A data escolhida para a mudança foi 27 de abril, dia da Hiena Giorgina, animal-símbolo da cidade.

Segundo a lenda, uma hiena encontrou um homem estrangeiro à beira da morte, perdido naquela mata densa. Ao invés de atacá-lo, aqueceu-o com seu corpo e o alimentou com seu leite.

O homem, salvo, chamava-se Plácido Parreira Ponte, o popular senhor PPP.

E ali, onde havia apenas natureza bruta, ele fundou um vilarejo. Em homenagem ao gesto da hiena, batizou o lugar de TIREI DE TI — por ter tirado da morte a própria vida.

Ironia ou não, em TIREI DE TI ninguém reconhecia o que o outro fazia.

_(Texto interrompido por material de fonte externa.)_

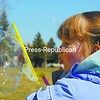 Ava Mars, 2, of Morrisonville has fun with a bubble wand while playing outside in Plattsburgh. The mild weather the past few days drew many outdoors. It will be cooler today, but the sun will be shining.<br><br>(P-R Photo/Rachel Moore)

Cada um seguia seu caminho, seus eventos, sua bolha.

Mas a nova medida mudou o jogo:

Todos os idealizadores de eventos passaram a convidar formalmente os demais, com data, local e hora, divulgando amplamente as atividades culturais pela cidade.

E não é que deu certo?

O que antes era feito para poucos, passou a ser para todos.

O que ninguém conhecia, passou a ser comentado nas padarias.

O que era solitário, virou coletivo.

Aos poucos, os eventos culturais tornaram-se os mais frequentados da cidade e da região.

E, vejam só: os criadores agora até reclamam da falta de espaços para acomodar tanta gente.

Aliás, falando nisso…

Acabei de receber um convite para uma Roda Literária.

Bora agendar?


 

terça-feira, maio 13, 2025

SARAU

“Evento sociocultural no qual pessoas se reúnem para apreciarem e contribuírem com expressões artísticas que praticam: poesia, música, dança, teatro e outras atividades.”

Recentemente uma pessoa ainda muito jovem perguntou-me sobre o Sarau dos Pensadores, que é realizado mensalmente pela Casa do Poeta Brasileiro de Praia Grande/SP.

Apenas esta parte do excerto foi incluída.